L’ABCD de l’obscurantisme
Une tribune de Jean-Marie Salamito, Professeur à la Sorbonne et membre de l’Academia Europaea, à l’annonce de Benoît Hamon sur les expérimentations de l’ABCD Egalité.
Avec l’ABCD de l’égalité, à l’essai dans une dizaine d’académies, quelques pédagogues officiels s’imaginent abolir les inégalités entre filles et garçons.
Beau projet, généreuse intention. Mais comment y croire ? Ce manuel regorge de naïvetés et de confusions. Il prétend viser l’égalité des femmes et des hommes, mais il met en œuvre leur indifférenciation.
Aux psychologues de signaler les risques que cette « expérimentation » fait courir à la construction d’identité sexuelle des jeunes enfants.

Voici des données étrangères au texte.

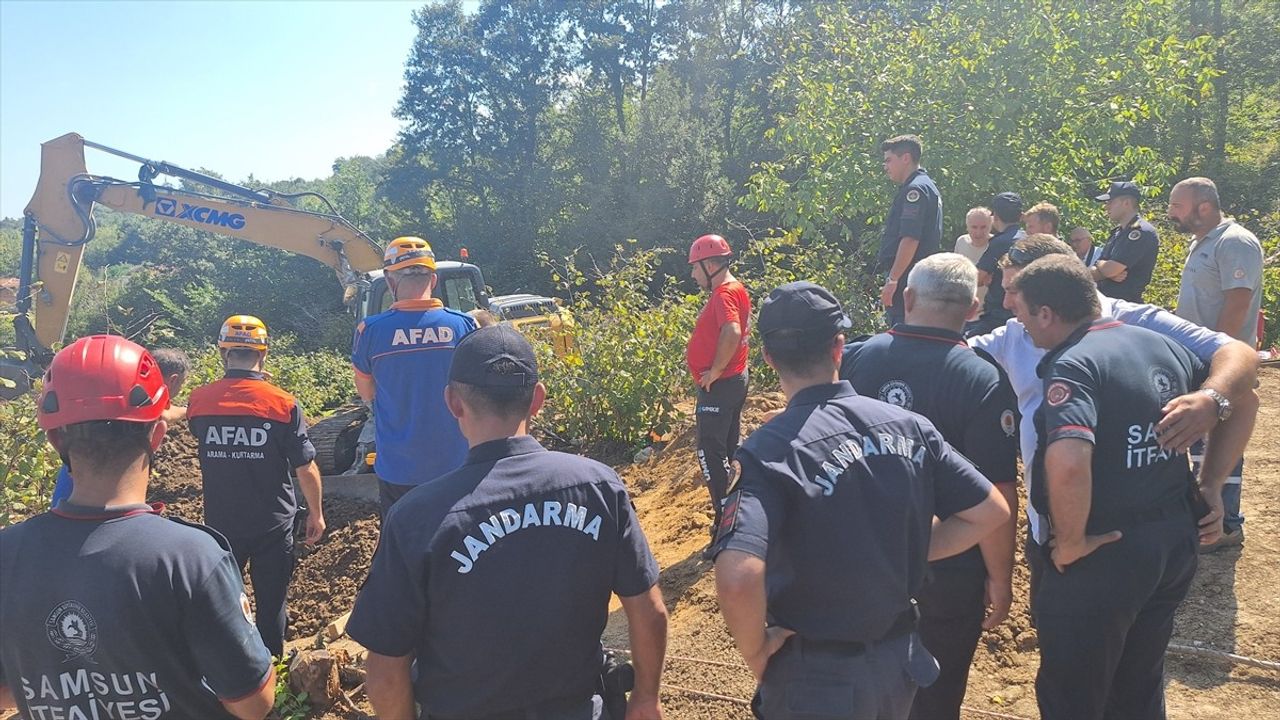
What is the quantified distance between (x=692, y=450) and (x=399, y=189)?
2365 cm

Aux juristes d’expliquer comment l’État, en s’immisçant à ce point dans l’intimité des tout-petits, bafoue les droits des familles. Je souhaite seulement dire ici que cet ABCD procède d’une méprise sur l’idée même d’éducation.
Par son obsession de chasser les « stéréotypes de genre » (lesquels ne sont jamais définis), ce projet est plus négatif que positif. Il relève de la répression plutôt que de la formation. Or, la mission des enseignants ne consiste pas à considérer les enfants comme remplis de stéréotypes qu’on aurait le devoir de leur arracher, comme pervertis par des clichés dont il faudrait leur inculquer la honte, comme viciés par des familles dont on devrait les éloigner le plus possible. Va-t-on chercher des idées reçues dans le cerveau des gamins comme on fouillerait dans leurs cheveux pour en retirer des poux ? Non, éduquer, ce n’est ni rééduquer ni éradiquer. Ce n’est ni dresser ni redresser. Le redressement, il y a eu des maisons pour ça.
Éduquer, c’est faire confiance aux êtres humains, parler à leur intelligence et à leur liberté, reconnaître la force d’attraction du vrai, du bien et du beau, respecter l’élan vers le haut qui existe en chaque personne. Pari optimiste et courageux, fondé sur un humanisme très différent de cet hédonisme forcené auquel la gauche de pouvoir a récemment sacrifié ses idéaux.